++++ Text block

Activists say Ivy League school is too close to developers and violates civil liberties
Community activists and students continue to take issue with a Columbia University course as well as the university’s partnership with developers.
The “Co-Designing Smart Cities” course, taught this fall in the School of Public and International Affairs, promised to work with students on “identifying challenges that communities in select NYC Business Improvement Districts…are facing, and co-designing solutions to address these challenges with smart city innovations,” but with a “human-centered approach.”
This course showed the problem with Columbia’s approach to the local areas and business development, according to an organizer with an activist group.
“We have called on Columbia to issue a public apology for hosting this course and to promise to never have a course like this again,” Ryan Costello, an organizer with United Front Against Displacement, said in an email to The College Fix.

++++++++
++++ Records

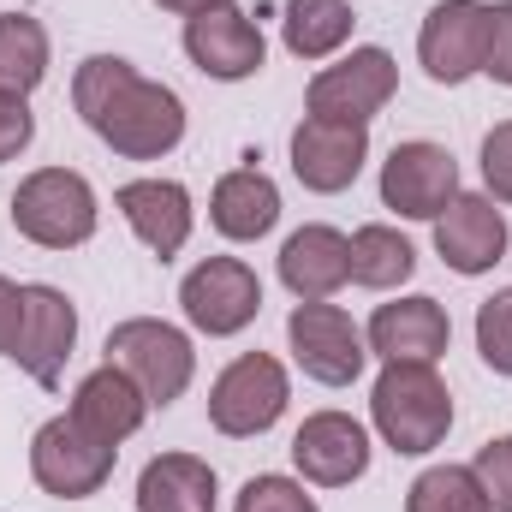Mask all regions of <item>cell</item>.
<instances>
[{"label":"cell","instance_id":"cell-1","mask_svg":"<svg viewBox=\"0 0 512 512\" xmlns=\"http://www.w3.org/2000/svg\"><path fill=\"white\" fill-rule=\"evenodd\" d=\"M72 108L84 114V126L96 131L114 155H126V161H161L185 137V102L167 84L143 78L120 54H90L78 66Z\"/></svg>","mask_w":512,"mask_h":512},{"label":"cell","instance_id":"cell-2","mask_svg":"<svg viewBox=\"0 0 512 512\" xmlns=\"http://www.w3.org/2000/svg\"><path fill=\"white\" fill-rule=\"evenodd\" d=\"M370 423L399 459H423L453 429V393L435 364H387L370 393Z\"/></svg>","mask_w":512,"mask_h":512},{"label":"cell","instance_id":"cell-3","mask_svg":"<svg viewBox=\"0 0 512 512\" xmlns=\"http://www.w3.org/2000/svg\"><path fill=\"white\" fill-rule=\"evenodd\" d=\"M96 221H102L96 191L72 167H36L12 191V227H18V239H30L42 251H78V245H90Z\"/></svg>","mask_w":512,"mask_h":512},{"label":"cell","instance_id":"cell-4","mask_svg":"<svg viewBox=\"0 0 512 512\" xmlns=\"http://www.w3.org/2000/svg\"><path fill=\"white\" fill-rule=\"evenodd\" d=\"M108 364L126 370L131 382L143 387L149 411L155 405H173L191 376H197V352H191V334L161 322V316H131L108 334Z\"/></svg>","mask_w":512,"mask_h":512},{"label":"cell","instance_id":"cell-5","mask_svg":"<svg viewBox=\"0 0 512 512\" xmlns=\"http://www.w3.org/2000/svg\"><path fill=\"white\" fill-rule=\"evenodd\" d=\"M114 459H120V447L96 441L72 411L48 417L36 429V441H30V477L54 501H90V495H102V483L114 477Z\"/></svg>","mask_w":512,"mask_h":512},{"label":"cell","instance_id":"cell-6","mask_svg":"<svg viewBox=\"0 0 512 512\" xmlns=\"http://www.w3.org/2000/svg\"><path fill=\"white\" fill-rule=\"evenodd\" d=\"M286 399H292L286 364L268 358V352H245V358H233L215 376V387H209V423L221 435H233V441H251V435H268L280 423Z\"/></svg>","mask_w":512,"mask_h":512},{"label":"cell","instance_id":"cell-7","mask_svg":"<svg viewBox=\"0 0 512 512\" xmlns=\"http://www.w3.org/2000/svg\"><path fill=\"white\" fill-rule=\"evenodd\" d=\"M179 310L209 340L245 334L256 322V310H262V280H256L251 262H239V256H209V262H197L179 280Z\"/></svg>","mask_w":512,"mask_h":512},{"label":"cell","instance_id":"cell-8","mask_svg":"<svg viewBox=\"0 0 512 512\" xmlns=\"http://www.w3.org/2000/svg\"><path fill=\"white\" fill-rule=\"evenodd\" d=\"M393 90H399V66H393V54H387V48H352V54H340L334 66H322V72L310 78L304 108H310L316 120L370 126L387 102H393Z\"/></svg>","mask_w":512,"mask_h":512},{"label":"cell","instance_id":"cell-9","mask_svg":"<svg viewBox=\"0 0 512 512\" xmlns=\"http://www.w3.org/2000/svg\"><path fill=\"white\" fill-rule=\"evenodd\" d=\"M286 340H292L298 370H304L310 382H322V387H352L358 376H364V364H370L364 328H358L340 304H328V298L298 304L292 322H286Z\"/></svg>","mask_w":512,"mask_h":512},{"label":"cell","instance_id":"cell-10","mask_svg":"<svg viewBox=\"0 0 512 512\" xmlns=\"http://www.w3.org/2000/svg\"><path fill=\"white\" fill-rule=\"evenodd\" d=\"M453 197H459V161L441 143L429 137L393 143V155L382 161V209H393L399 221H435Z\"/></svg>","mask_w":512,"mask_h":512},{"label":"cell","instance_id":"cell-11","mask_svg":"<svg viewBox=\"0 0 512 512\" xmlns=\"http://www.w3.org/2000/svg\"><path fill=\"white\" fill-rule=\"evenodd\" d=\"M417 60L435 84H465L489 60V6L483 0H441L417 30Z\"/></svg>","mask_w":512,"mask_h":512},{"label":"cell","instance_id":"cell-12","mask_svg":"<svg viewBox=\"0 0 512 512\" xmlns=\"http://www.w3.org/2000/svg\"><path fill=\"white\" fill-rule=\"evenodd\" d=\"M72 346H78V304L48 280L24 286V322H18V346H12L18 370L36 387H60Z\"/></svg>","mask_w":512,"mask_h":512},{"label":"cell","instance_id":"cell-13","mask_svg":"<svg viewBox=\"0 0 512 512\" xmlns=\"http://www.w3.org/2000/svg\"><path fill=\"white\" fill-rule=\"evenodd\" d=\"M292 465L316 489H346L370 471V429L346 411H310L292 435Z\"/></svg>","mask_w":512,"mask_h":512},{"label":"cell","instance_id":"cell-14","mask_svg":"<svg viewBox=\"0 0 512 512\" xmlns=\"http://www.w3.org/2000/svg\"><path fill=\"white\" fill-rule=\"evenodd\" d=\"M364 161H370V126L316 120V114H304V120L292 126V173H298V185L316 191V197H334V191L358 185Z\"/></svg>","mask_w":512,"mask_h":512},{"label":"cell","instance_id":"cell-15","mask_svg":"<svg viewBox=\"0 0 512 512\" xmlns=\"http://www.w3.org/2000/svg\"><path fill=\"white\" fill-rule=\"evenodd\" d=\"M185 54H191V66L203 78L245 84V78L262 72L268 42H262V30H256L239 6H209V12H191L185 18Z\"/></svg>","mask_w":512,"mask_h":512},{"label":"cell","instance_id":"cell-16","mask_svg":"<svg viewBox=\"0 0 512 512\" xmlns=\"http://www.w3.org/2000/svg\"><path fill=\"white\" fill-rule=\"evenodd\" d=\"M447 340H453V322H447V310L429 292H411V298L382 304L370 316V328H364V346L382 364H435L447 352Z\"/></svg>","mask_w":512,"mask_h":512},{"label":"cell","instance_id":"cell-17","mask_svg":"<svg viewBox=\"0 0 512 512\" xmlns=\"http://www.w3.org/2000/svg\"><path fill=\"white\" fill-rule=\"evenodd\" d=\"M435 251L453 274H489L507 256V215L495 197L459 191L441 215H435Z\"/></svg>","mask_w":512,"mask_h":512},{"label":"cell","instance_id":"cell-18","mask_svg":"<svg viewBox=\"0 0 512 512\" xmlns=\"http://www.w3.org/2000/svg\"><path fill=\"white\" fill-rule=\"evenodd\" d=\"M114 209L126 215V227L137 233V245L149 256H161V262H173V256L185 251V239H191V191L179 185V179H131L120 185V197H114Z\"/></svg>","mask_w":512,"mask_h":512},{"label":"cell","instance_id":"cell-19","mask_svg":"<svg viewBox=\"0 0 512 512\" xmlns=\"http://www.w3.org/2000/svg\"><path fill=\"white\" fill-rule=\"evenodd\" d=\"M280 280H286V292H292L298 304L334 298V292L352 280V239H346L340 227H322V221L298 227V233L280 245Z\"/></svg>","mask_w":512,"mask_h":512},{"label":"cell","instance_id":"cell-20","mask_svg":"<svg viewBox=\"0 0 512 512\" xmlns=\"http://www.w3.org/2000/svg\"><path fill=\"white\" fill-rule=\"evenodd\" d=\"M209 221L221 239L233 245H256L262 233H274L280 221V185L262 173V167H233L215 179V197H209Z\"/></svg>","mask_w":512,"mask_h":512},{"label":"cell","instance_id":"cell-21","mask_svg":"<svg viewBox=\"0 0 512 512\" xmlns=\"http://www.w3.org/2000/svg\"><path fill=\"white\" fill-rule=\"evenodd\" d=\"M72 417H78L96 441L120 447V441H131V435L143 429L149 399H143V387L131 382L126 370L102 364V370H90V376L78 382V393H72Z\"/></svg>","mask_w":512,"mask_h":512},{"label":"cell","instance_id":"cell-22","mask_svg":"<svg viewBox=\"0 0 512 512\" xmlns=\"http://www.w3.org/2000/svg\"><path fill=\"white\" fill-rule=\"evenodd\" d=\"M215 465L197 453H161L137 471V512H215Z\"/></svg>","mask_w":512,"mask_h":512},{"label":"cell","instance_id":"cell-23","mask_svg":"<svg viewBox=\"0 0 512 512\" xmlns=\"http://www.w3.org/2000/svg\"><path fill=\"white\" fill-rule=\"evenodd\" d=\"M352 6L346 0H286V18H280V42L286 54L298 60H328L352 42Z\"/></svg>","mask_w":512,"mask_h":512},{"label":"cell","instance_id":"cell-24","mask_svg":"<svg viewBox=\"0 0 512 512\" xmlns=\"http://www.w3.org/2000/svg\"><path fill=\"white\" fill-rule=\"evenodd\" d=\"M411 274H417V251H411V239H405L399 227L370 221V227L352 233V280H358V286L393 292V286H405Z\"/></svg>","mask_w":512,"mask_h":512},{"label":"cell","instance_id":"cell-25","mask_svg":"<svg viewBox=\"0 0 512 512\" xmlns=\"http://www.w3.org/2000/svg\"><path fill=\"white\" fill-rule=\"evenodd\" d=\"M48 78V30L30 12H6L0 18V90L30 96Z\"/></svg>","mask_w":512,"mask_h":512},{"label":"cell","instance_id":"cell-26","mask_svg":"<svg viewBox=\"0 0 512 512\" xmlns=\"http://www.w3.org/2000/svg\"><path fill=\"white\" fill-rule=\"evenodd\" d=\"M405 512H489V495L471 465H429L405 489Z\"/></svg>","mask_w":512,"mask_h":512},{"label":"cell","instance_id":"cell-27","mask_svg":"<svg viewBox=\"0 0 512 512\" xmlns=\"http://www.w3.org/2000/svg\"><path fill=\"white\" fill-rule=\"evenodd\" d=\"M477 352L495 376H512V292H495L477 304Z\"/></svg>","mask_w":512,"mask_h":512},{"label":"cell","instance_id":"cell-28","mask_svg":"<svg viewBox=\"0 0 512 512\" xmlns=\"http://www.w3.org/2000/svg\"><path fill=\"white\" fill-rule=\"evenodd\" d=\"M233 512H322V507H316V495H304V483H292V477H251V483L239 489V507Z\"/></svg>","mask_w":512,"mask_h":512},{"label":"cell","instance_id":"cell-29","mask_svg":"<svg viewBox=\"0 0 512 512\" xmlns=\"http://www.w3.org/2000/svg\"><path fill=\"white\" fill-rule=\"evenodd\" d=\"M471 471H477V483L489 495V512H512V435L483 441L477 459H471Z\"/></svg>","mask_w":512,"mask_h":512},{"label":"cell","instance_id":"cell-30","mask_svg":"<svg viewBox=\"0 0 512 512\" xmlns=\"http://www.w3.org/2000/svg\"><path fill=\"white\" fill-rule=\"evenodd\" d=\"M36 137V114H30V96L18 90H0V161H18Z\"/></svg>","mask_w":512,"mask_h":512},{"label":"cell","instance_id":"cell-31","mask_svg":"<svg viewBox=\"0 0 512 512\" xmlns=\"http://www.w3.org/2000/svg\"><path fill=\"white\" fill-rule=\"evenodd\" d=\"M483 179L495 203H512V120H501L483 137Z\"/></svg>","mask_w":512,"mask_h":512},{"label":"cell","instance_id":"cell-32","mask_svg":"<svg viewBox=\"0 0 512 512\" xmlns=\"http://www.w3.org/2000/svg\"><path fill=\"white\" fill-rule=\"evenodd\" d=\"M483 72L512 90V0L489 6V60H483Z\"/></svg>","mask_w":512,"mask_h":512},{"label":"cell","instance_id":"cell-33","mask_svg":"<svg viewBox=\"0 0 512 512\" xmlns=\"http://www.w3.org/2000/svg\"><path fill=\"white\" fill-rule=\"evenodd\" d=\"M18 322H24V286H12V280L0 274V358H12Z\"/></svg>","mask_w":512,"mask_h":512},{"label":"cell","instance_id":"cell-34","mask_svg":"<svg viewBox=\"0 0 512 512\" xmlns=\"http://www.w3.org/2000/svg\"><path fill=\"white\" fill-rule=\"evenodd\" d=\"M161 12H179V18H191V12H209V6H233V0H155Z\"/></svg>","mask_w":512,"mask_h":512}]
</instances>
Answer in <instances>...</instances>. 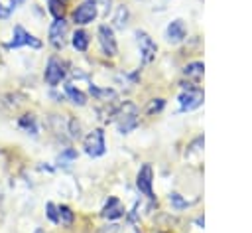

++++++++

• _Exercise instructions_
- A) In the article about the Columbia University course, what group is Ryan Costello an organizer with?
- B) Summarize the article about the Columbia University course in two sentences.
- C) Write the next few paragraphs of the article about the Columbia smart-cities course, picking up after its final sentence.

• _Answers to the problems_
- A) United Front Against Displacement.

- B) Community activists and students continue to object to Columbia University's "Co-Designing Smart Cities" course, taught this fall in the School of Public and International Affairs, and to the university's partnership with developers. An organizer with United Front Against Displacement said the course showed the problem with Columbia's approach to local areas and business development, and the group has called on Columbia to publicly apologize for hosting it and to promise never to offer a course like it again.

- C)
“We are deeply concerned by the way in which Columbia is pushing new dystopian and Orwellian surveillance technology in close coordination with the historically corrupt Eric Adams Mayoral administration.”
“Columbia’s efforts to aid the push by Eric Adams administration (and other sectors of the government) to turn Harlem into a Surveillance Smart City is deeply disturbing,” Costello said.
UFAD previously called for the university to “cancel the class” and “use its enormous power and influence to stop the privatization of Harlem” which has “ruined the lives and communities of Harlem.” Students and other activists previously protested and spoke out against the course.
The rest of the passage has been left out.